Ketiga, ibu-ibu berkerudung dengan tampang bingung setengah melongo yang lagi sama-sama memperhatikan belanjaan tuh encim-encim… Negatif.
Terakhir, cowok kuliahan modis yang sedang mendengarkan headset… Wah, ada kemungkinan neeh… Soalnya tampangnya garang juga.
Tapi, seakan-akan ingin menenangkan saya yang udah paranoid tak tertahan dan terus melototin tuh cowok (sampai dia berulang kali pura-pura maenin headset untuk kabur dari pengawasan saya yang bertampang judes)—bukan naksir, woy!! Kalau naksir mah judulnya ‘First Love di Angkot’!!—Tuhan pun ‘menurunkan’ si cowok ‘tersangka’ tersebut. Saya tidak tahu juga dia turun emang karena mau turun di situ, atau karena berniat kabur dari anak SMA nggak jelas yang dari melototin dia dengan tampang sensi.
Dengan turunnya ‘tersangka’ tersebut, saya pun bernafas setengah lega. Ya masih setengah karena belum sampai rumah.

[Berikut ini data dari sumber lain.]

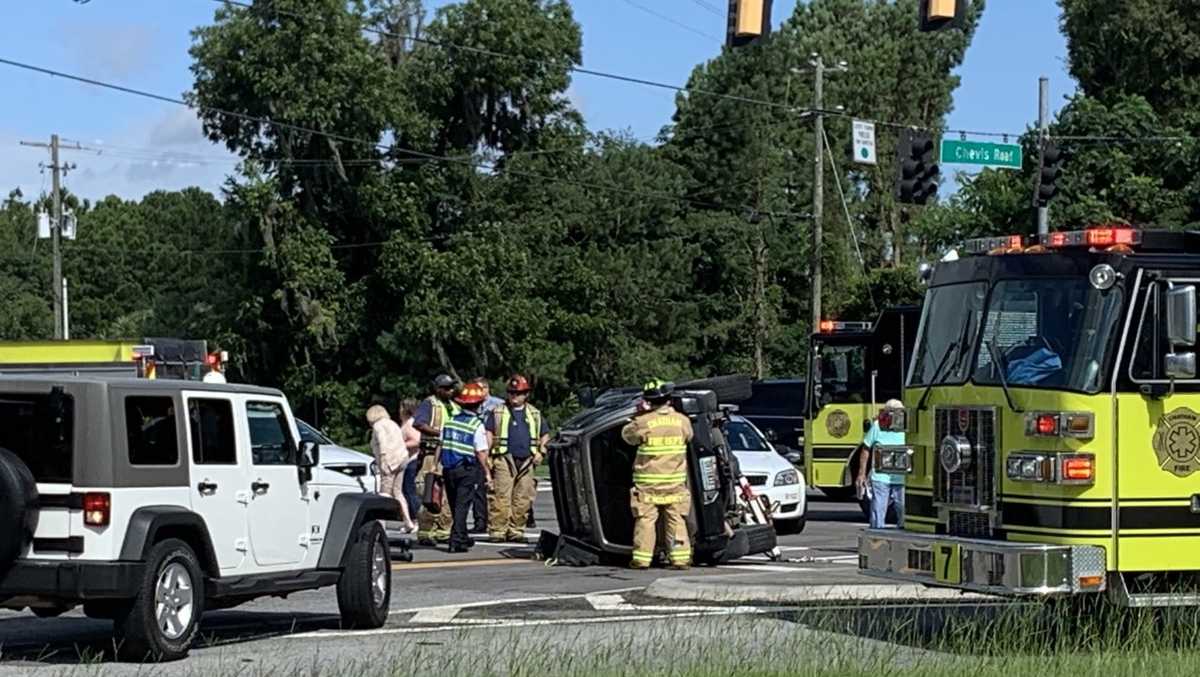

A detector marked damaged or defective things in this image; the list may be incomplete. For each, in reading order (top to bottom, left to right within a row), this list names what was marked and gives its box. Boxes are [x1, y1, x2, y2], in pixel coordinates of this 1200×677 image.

overturned suv [0, 379, 403, 657]
overturned suv [547, 379, 772, 564]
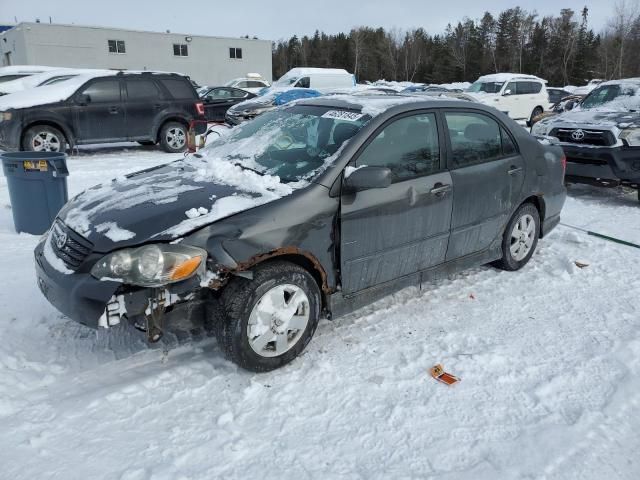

Singkat cerita, saya pun sampai di rumah dengan selamat. Sambil nyanyi-nyanyi nggak jelas di kamar mandi karena kegirangan, saya pun telah membuktikan bahwa Tuhan memang tidak akan meninggalkan anak-anak-Nya, di angkot sekalipun! Lagipula kalau bukan Tuhan, siapa lagi yang mendatangkan angkot persis dengan pesanan saya? Siapa yang menyelipkan angkot yang saya butuhkan di tengah-tengah deretan angkot dengan nomor yang berbeda? Dan siapa yang menyediakan sopir angkot yang nyetirnya mulus seperti tadi?
Memang kita itu harus bergantung pada Tuhan dalam setiap perkara, masalah kendaraan umum sekalipun!